→ KUTIPAN TEKS:
__________________________________________________

Iklan yang menggunakan cara persuasi
dianggap tidak etis kalau persuasi itu bersifat non-rasional. Pertama, karena
iklan semacam itu tidak mengatakan mengenai apa yang sebenarnya, melainkan
memanipulasi aspek psikologis manusia melalui penampilan iklan yang menggiurkan
dan penuh bujuk rayu. Kedua, karena iklan semacam ini merongrong kebebasan
memilih pada konsumen. Konsumen dipaksa dan didorong secara halus untuk
mengikuti kemauan pengiklan , bukan atas dasar pertimbangan yang rasional dan
terbukti kebenaranya.
b. Beberapa Persoalan Etis
Periklanan
Ada beberapa persoalan etis yang
ditimbulkan oleh iklan, khususnya iklan yang manipulatif dan persuasif
non-rasional. Pertama, iklan merongrong otonomi dan kebebasan
manusia. Dalam banyak kasus ini jelas sekali terlihat. Iklan membuat manusia
tidak lagi dihargai kebebasannya dalam menentukan pilihannya untuk membeli
produk tertentu. Banyak pilihan dan pola konsumsi manusia modern sesungguhnya
adalah pilihan iklan. Manusia didikte oleh iklan dan tunduk pada kemauan iklan,
khususnya iklan manupulatif dan persuasif yang tidak rasional. Ini justru
sangat bertentangan dengan imperatif moral Kant bahwa manusia tidak boleh
diperlakukan hanya sebagai alat demi kepentingan lain di luar dirinya, termasuk
dalam memenuhi kebutuhan hidupnya sehari-hari. Pada fenomena iklan manipulatif,
manusia benar-benar menjadi objek untuk mengeruk keuntungan sebesar-besarnya
dan tidak sekedar di beri informasi untuk membantunya memilih produk tertentu.
Kedua, dalam kaitan dengan itu, iklan
manipulatif dan persuasif non-rasional menciptakan kebutuhan manusia dengan
akibat manusia modern menjadi konsumtif. Secara ekonomis hal ini tidak baik
karena dengan demikian akan menciptakan permintaan ikut menaikkan daya beli
masyarakat. Bahkan, dapat memacu prduktivitas kerja manusia hanya memenuhi
kebutuhan hidupnya yang bertambah dan meluas itu. Namun, di pihak lain muncul
masyarakat konsumtif, di mana banyak dari apa yang dianggap manusia
sebagai kebutuhannya sebenarnya bukan benar-benar kebutuhan.
Ketiga, yang menjadi persoalan etis
yang serius adalah bahwa iklan manipulatif dan persuasif non-rasional malah
membentuk dan menentukan identitas atau citra memiliki barang sebagaimana
ditawarkan iklan. Ia belum merasa diri penuh kalau belum memakai minyak rambut
seperti diiklankan bintang film terkenal, dan seterusnya. Identitas manusia
modern lalu hanyalah identitas massal, serba sama, serba tiruan, serba polesan,
serba instan.

__________________________________________________

→ KETENTUAN TUGAS:
1. Menurut teks tentang etika iklan, imperatif moral siapakah yang sangat bertentangan dengan keadaan manusia yang didikte oleh iklan?
2. Salinlah dengan tepat bagian teks tentang etika iklan mulai dari "Kedua, dalam kaitan" sampai dengan "bukan benar-benar kebutuhan.".

→ DATA MASUKAN:

__________________________________________________

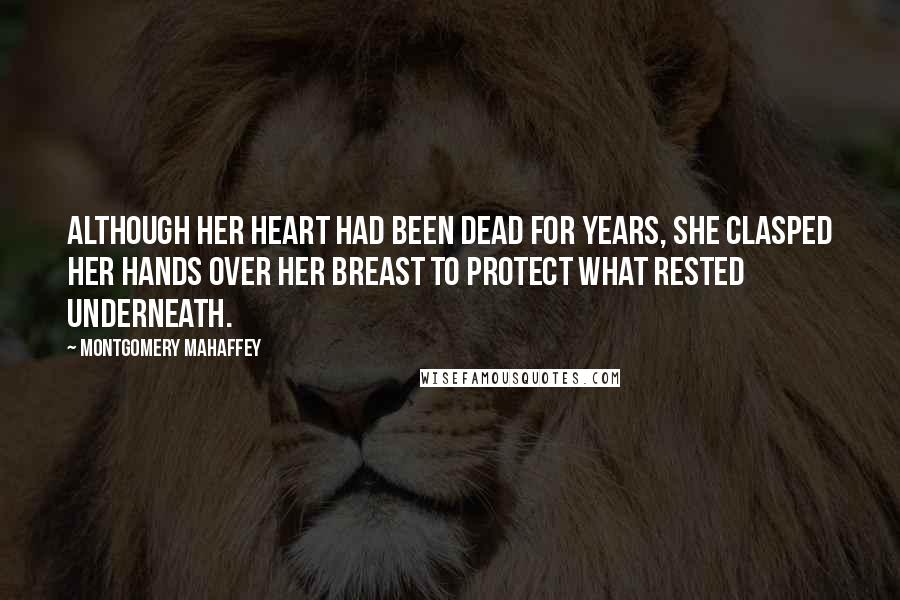 Montgomery Mahaffey Quotes: Although her heart had been dead for years, she clasped her hands over her breast to protect what rested underneath.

__________________________________________________

→ JAWABAN TERTULIS:
1. Imperatif moral Kant, yaitu bahwa manusia tidak boleh diperlakukan hanya sebagai alat demi kepentingan lain di luar dirinya.

2.
Kedua, dalam kaitan dengan itu, iklan
manipulatif dan persuasif non-rasional menciptakan kebutuhan manusia dengan
akibat manusia modern menjadi konsumtif. Secara ekonomis hal ini tidak baik
karena dengan demikian akan menciptakan permintaan ikut menaikkan daya beli
masyarakat. Bahkan, dapat memacu prduktivitas kerja manusia hanya memenuhi
kebutuhan hidupnya yang bertambah dan meluas itu. Namun, di pihak lain muncul
masyarakat konsumtif, di mana banyak dari apa yang dianggap manusia
sebagai kebutuhannya sebenarnya bukan benar-benar kebutuhan.